The U.S. soccer audience is also unique in Luker's eyes. "It is a true community. The only group that comes close are college sports fans or followers of the Grateful Dead. They embrace soccer as a communal lifestyle as opposed to a personal experience or a community that only exists on gameday." 
However, Luker also believes soccer is underperforming. "It's a sport that should have been doing well a long time ago." The social scientist is well positioned to make that claim. He partnered with MLS back when it was planning the launch of the league in 1994. "We discovered 30 percent of American households contained someone playing soccer. The only game that comes close to that massive number is baseball." 

 Luker's analysis points to soccer being on the cusp of an explosion in this country, and there are many reasons.  The first is that the growth and speed of online services and expansion of cable sports channels (which needed content) means that there are more soccer games, of differing levels available for fans.  A soccer fan in the States now can find dozens of games on TV or online in a given weekend (often numbering over 100 games during some weeks), 52 weeks a year.  So the easy ability to see the games is making inroads to fandom, allowing fans to build a connection to a favorite team, even on another continent.  The easy availability of soccer viewing (not to mention its consistent timing) makes it easy for fans to enjoy their soccer and they can do it either by themselves or in the company of like-minded folk, the communal nature of soccer that Luker refers to.

But here is a more fundamental basis which I alluded to above--the Millennial Generation.  There is a whole generation of boys and girls who not only play soccer, but also are fans who have had the opportunity to see live professional soccer in their own country.  They have their own heroes now.  Sure Messi, Ronaldo, and other famous players can be seen regularly on TV and occaisionally here in the United States, but they can also see Beckham, Dononvan, and others right here in the states.  That is where MLS has made significant inroads.  MLS' slow steady progression, coupled with an very public effort by NBC/Universal family of networks to boost the game has built a community the only way it can be done, slowly.

But the game is also building an even broader fan base outside of MLS.  A good idea of the growth of the game from a fan and supporter viewpoint is found at lower levels of the game.  Even at the college level, some schools are drawing significant crowds to games.  Just this year, the University of California Santa Barbara drew over 13,000 fan for a single game.  UCSB averages well over 3000 fans a game, as do other title contenders such as Maryland and Akron.  For college games.

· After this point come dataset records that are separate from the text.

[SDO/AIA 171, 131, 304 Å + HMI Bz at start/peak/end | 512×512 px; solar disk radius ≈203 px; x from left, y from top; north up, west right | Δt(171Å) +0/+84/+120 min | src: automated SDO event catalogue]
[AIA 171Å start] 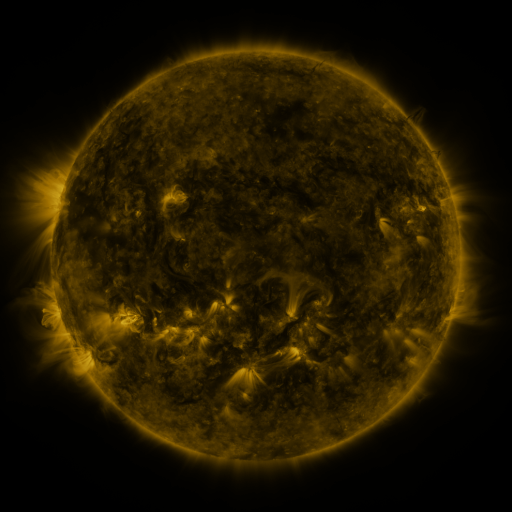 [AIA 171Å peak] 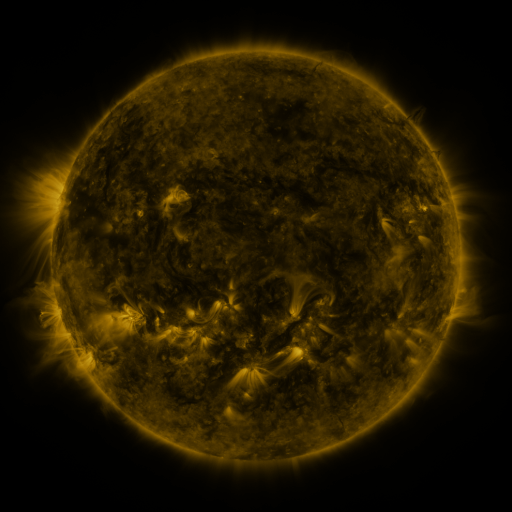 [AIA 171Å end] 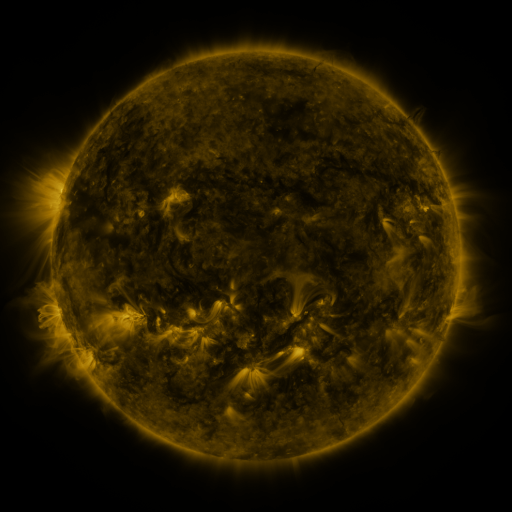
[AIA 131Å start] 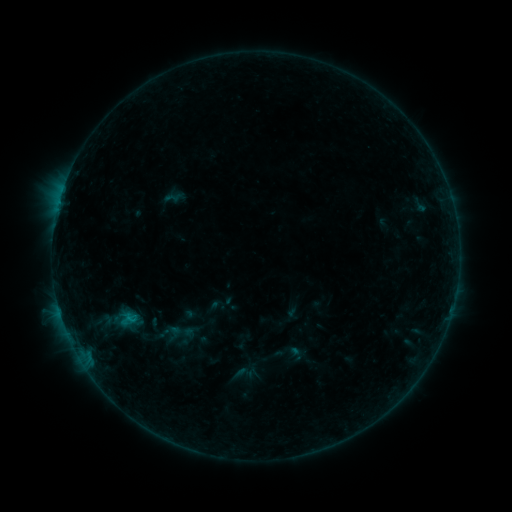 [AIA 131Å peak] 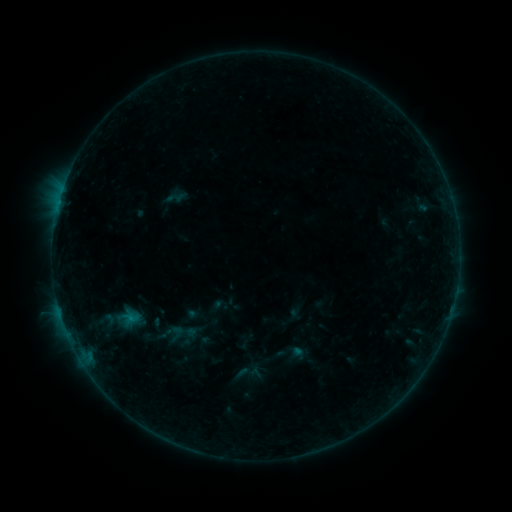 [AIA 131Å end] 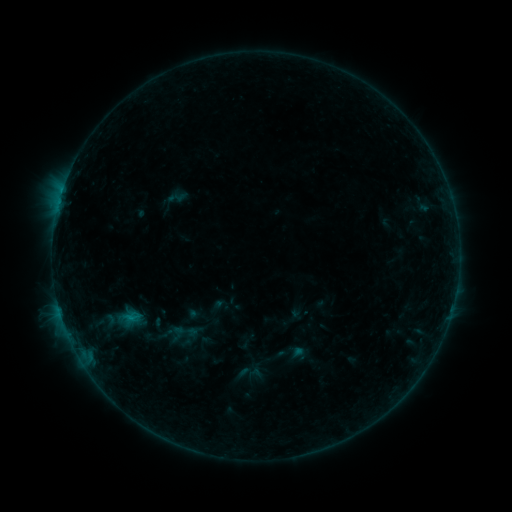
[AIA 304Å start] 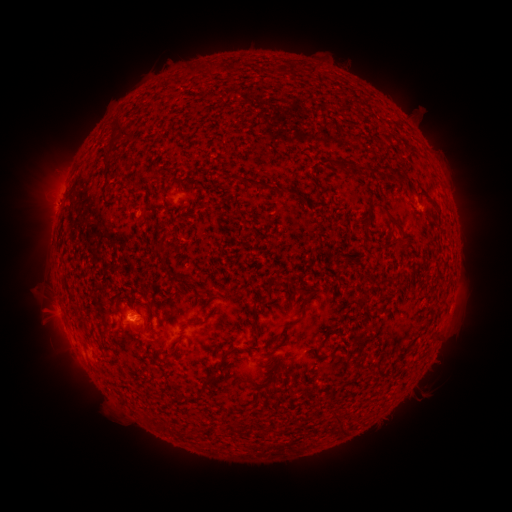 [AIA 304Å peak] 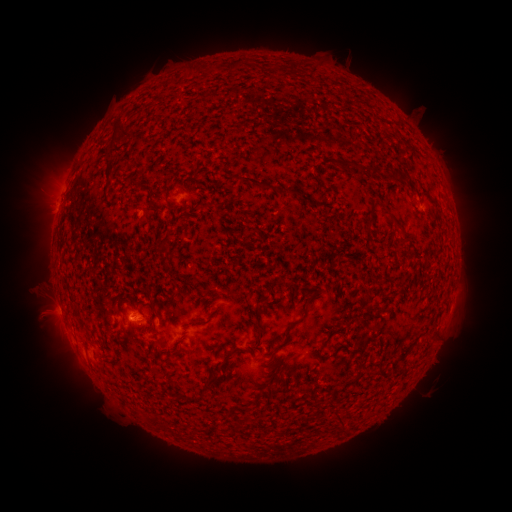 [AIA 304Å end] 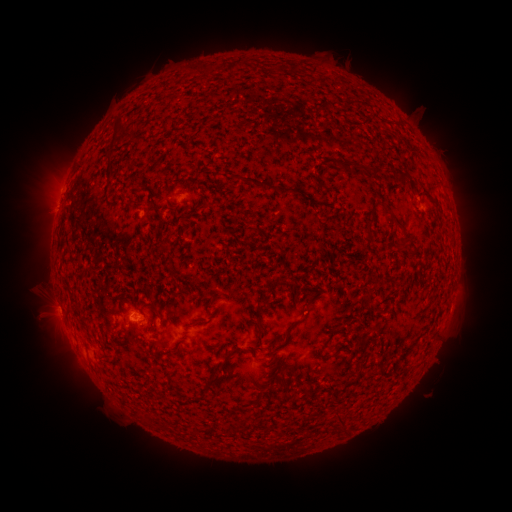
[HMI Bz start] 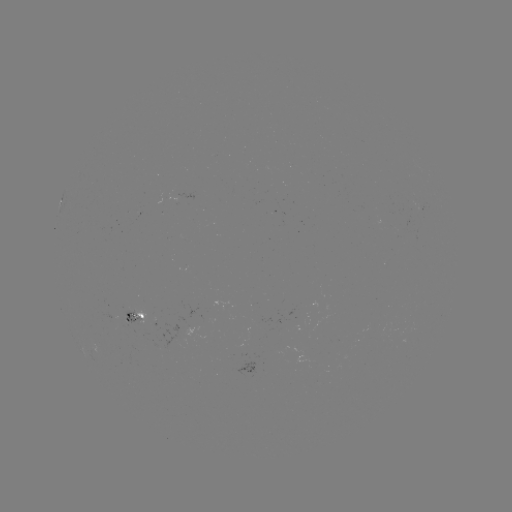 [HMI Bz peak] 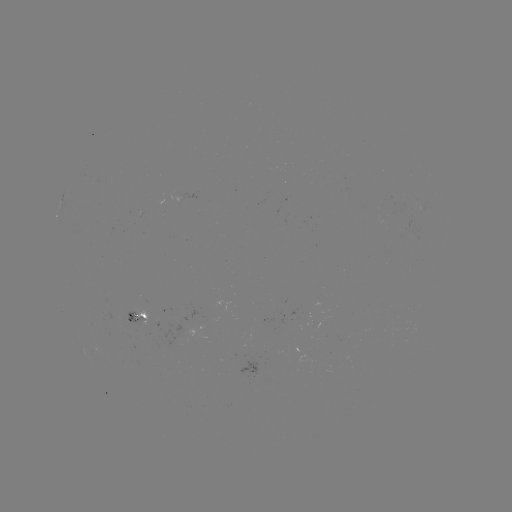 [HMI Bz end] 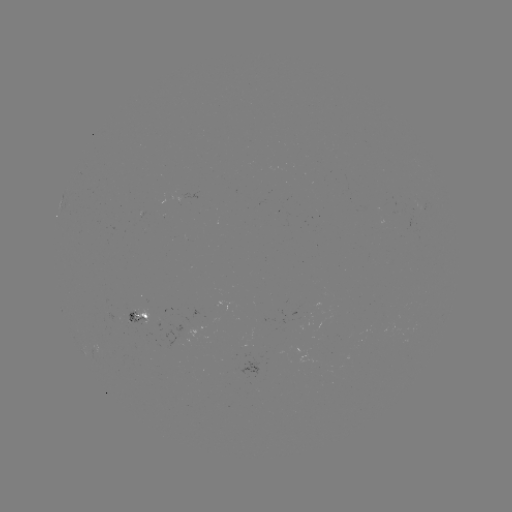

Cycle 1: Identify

Even at the high school level, while nothing beats the social draw of the Friday night football game, soccer games are drawing more fans than just the parents and family of the players.  Sure, crowds are measured in the low 100 fans, it is the fact that students are coming to support their team that makes a difference.  It is the student fans that matter.

These students, aged 14-17, are the generation that will alter the soccer community in America.  These teenagers have grown up in a country with its own developing league, with access to world soccer unmatched in previous years.  Whether it is the fact that they are fans of DC United or Manchester United or Inter Milan, the access to the favorite teams means they learn more about the game.  They have role models to emulate on the field.  They learn the rules, the tactics, the style of play of their game and the come to follow their team.  Just like the baby boomer generation followed the Yankees, the Dodgers or the Red Sox, modern teenagers no longer abandon the sport of soccer when they enter high school.  Indeed many are embracing it because their non-playing schoolmates embrace it.  The fact that these young men and women no longer feel the stigma of playing soccer as opposed to football or baseball, they are seen as true athletes and supported as such.

The Millennial Generation is the first in the United Statess that cannot remember a sports landscape without MLS.  they will pass on their love of the game to the next generation, so that in 20-30 years, 40,000 fans at an MLS game will not be restricted to Seattle.